→ **Problem details**
How many lines in the records below contain the word "space"? Reply with the number only.
** START **
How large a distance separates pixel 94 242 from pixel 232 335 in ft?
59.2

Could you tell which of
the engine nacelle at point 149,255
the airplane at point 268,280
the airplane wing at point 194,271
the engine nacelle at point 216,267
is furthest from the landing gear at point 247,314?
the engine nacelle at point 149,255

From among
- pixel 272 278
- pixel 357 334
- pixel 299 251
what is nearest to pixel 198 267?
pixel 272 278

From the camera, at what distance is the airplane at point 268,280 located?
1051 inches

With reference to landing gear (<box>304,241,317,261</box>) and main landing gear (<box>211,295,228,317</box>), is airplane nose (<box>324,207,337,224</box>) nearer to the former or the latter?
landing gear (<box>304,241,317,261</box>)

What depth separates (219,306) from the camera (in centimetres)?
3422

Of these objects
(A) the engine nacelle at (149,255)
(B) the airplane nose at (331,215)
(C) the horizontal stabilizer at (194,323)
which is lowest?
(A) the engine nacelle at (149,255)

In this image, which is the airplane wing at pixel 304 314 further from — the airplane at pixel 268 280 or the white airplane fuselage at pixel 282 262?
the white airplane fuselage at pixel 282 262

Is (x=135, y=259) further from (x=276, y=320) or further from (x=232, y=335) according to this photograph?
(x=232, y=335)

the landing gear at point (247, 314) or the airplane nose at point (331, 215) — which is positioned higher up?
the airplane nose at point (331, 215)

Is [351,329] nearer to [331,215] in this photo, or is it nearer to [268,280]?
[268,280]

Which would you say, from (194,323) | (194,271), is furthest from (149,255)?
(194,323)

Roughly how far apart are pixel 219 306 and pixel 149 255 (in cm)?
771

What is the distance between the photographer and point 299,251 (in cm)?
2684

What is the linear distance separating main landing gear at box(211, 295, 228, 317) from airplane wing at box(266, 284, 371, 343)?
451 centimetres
** END **
** START **
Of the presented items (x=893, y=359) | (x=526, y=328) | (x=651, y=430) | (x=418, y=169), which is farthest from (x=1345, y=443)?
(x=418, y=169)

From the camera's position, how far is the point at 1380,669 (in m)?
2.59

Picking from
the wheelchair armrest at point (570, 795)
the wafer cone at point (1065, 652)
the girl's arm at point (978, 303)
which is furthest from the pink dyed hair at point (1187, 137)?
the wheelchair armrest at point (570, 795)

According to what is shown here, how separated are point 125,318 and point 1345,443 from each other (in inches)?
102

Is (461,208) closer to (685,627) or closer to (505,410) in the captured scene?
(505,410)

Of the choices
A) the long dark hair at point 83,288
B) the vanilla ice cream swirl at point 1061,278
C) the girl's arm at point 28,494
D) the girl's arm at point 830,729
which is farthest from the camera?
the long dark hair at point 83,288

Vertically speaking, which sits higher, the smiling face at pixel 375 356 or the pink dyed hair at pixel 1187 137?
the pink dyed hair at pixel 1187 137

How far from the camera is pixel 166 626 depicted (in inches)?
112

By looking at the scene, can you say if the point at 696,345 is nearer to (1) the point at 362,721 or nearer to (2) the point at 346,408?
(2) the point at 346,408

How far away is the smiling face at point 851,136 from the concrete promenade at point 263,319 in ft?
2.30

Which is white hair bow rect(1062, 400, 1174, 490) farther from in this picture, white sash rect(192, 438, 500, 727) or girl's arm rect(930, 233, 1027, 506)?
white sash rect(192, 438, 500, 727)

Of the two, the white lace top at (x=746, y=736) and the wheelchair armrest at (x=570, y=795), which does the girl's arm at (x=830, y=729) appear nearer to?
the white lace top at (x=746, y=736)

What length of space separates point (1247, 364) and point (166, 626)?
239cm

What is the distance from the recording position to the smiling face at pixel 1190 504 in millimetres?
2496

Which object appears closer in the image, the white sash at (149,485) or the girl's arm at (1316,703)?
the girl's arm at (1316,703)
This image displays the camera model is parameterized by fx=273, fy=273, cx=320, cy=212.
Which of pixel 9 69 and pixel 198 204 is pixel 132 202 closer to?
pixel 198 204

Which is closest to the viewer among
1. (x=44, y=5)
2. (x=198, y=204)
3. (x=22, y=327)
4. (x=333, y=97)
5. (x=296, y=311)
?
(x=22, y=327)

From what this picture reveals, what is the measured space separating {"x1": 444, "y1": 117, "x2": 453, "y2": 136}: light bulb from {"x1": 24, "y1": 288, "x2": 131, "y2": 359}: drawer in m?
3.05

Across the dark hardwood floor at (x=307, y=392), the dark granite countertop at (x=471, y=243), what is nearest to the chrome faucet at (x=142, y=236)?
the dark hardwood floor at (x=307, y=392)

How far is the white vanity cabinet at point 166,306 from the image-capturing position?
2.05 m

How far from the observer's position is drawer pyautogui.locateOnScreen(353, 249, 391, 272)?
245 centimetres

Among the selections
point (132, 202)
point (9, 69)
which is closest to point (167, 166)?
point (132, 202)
** END **
** START **
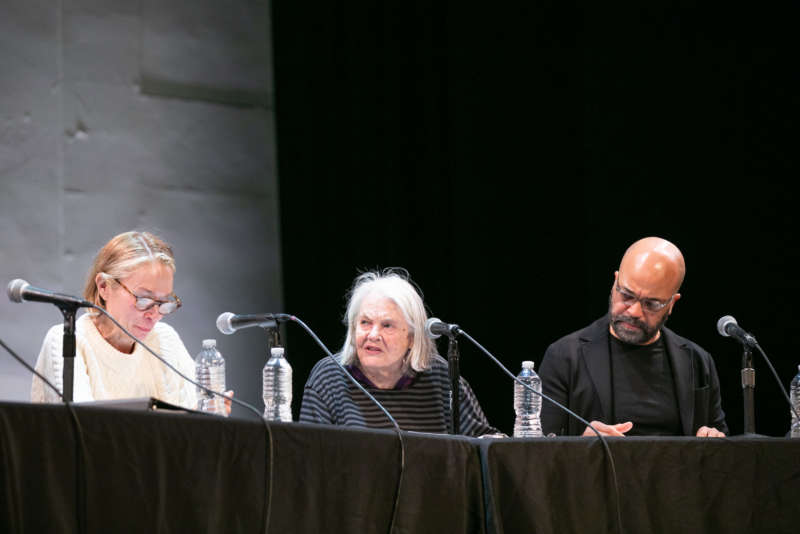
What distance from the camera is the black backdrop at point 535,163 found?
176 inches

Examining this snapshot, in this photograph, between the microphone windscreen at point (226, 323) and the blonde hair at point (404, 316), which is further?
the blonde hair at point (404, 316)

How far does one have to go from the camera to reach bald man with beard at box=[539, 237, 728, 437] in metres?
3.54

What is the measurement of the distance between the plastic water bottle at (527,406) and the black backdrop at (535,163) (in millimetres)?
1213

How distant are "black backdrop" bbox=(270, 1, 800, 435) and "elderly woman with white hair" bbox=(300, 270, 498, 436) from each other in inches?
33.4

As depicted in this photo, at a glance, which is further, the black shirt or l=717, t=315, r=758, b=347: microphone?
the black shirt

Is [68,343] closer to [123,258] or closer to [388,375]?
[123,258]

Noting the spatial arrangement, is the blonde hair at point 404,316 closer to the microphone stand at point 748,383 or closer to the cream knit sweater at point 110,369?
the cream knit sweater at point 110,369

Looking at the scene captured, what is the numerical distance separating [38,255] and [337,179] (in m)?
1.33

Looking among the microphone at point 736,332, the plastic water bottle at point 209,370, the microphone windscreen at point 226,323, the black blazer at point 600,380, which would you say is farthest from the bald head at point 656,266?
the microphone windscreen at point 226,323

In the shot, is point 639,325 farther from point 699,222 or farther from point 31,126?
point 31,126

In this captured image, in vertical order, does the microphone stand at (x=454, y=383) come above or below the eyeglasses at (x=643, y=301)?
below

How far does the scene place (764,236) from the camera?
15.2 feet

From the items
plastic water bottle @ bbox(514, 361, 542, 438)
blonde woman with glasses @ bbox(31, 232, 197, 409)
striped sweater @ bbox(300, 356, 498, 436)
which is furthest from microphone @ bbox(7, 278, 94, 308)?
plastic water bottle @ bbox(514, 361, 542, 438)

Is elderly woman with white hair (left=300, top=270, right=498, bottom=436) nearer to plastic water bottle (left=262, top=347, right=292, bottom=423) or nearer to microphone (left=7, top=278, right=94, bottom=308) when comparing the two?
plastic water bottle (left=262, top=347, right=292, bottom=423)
** END **
→ **Exercise result**
2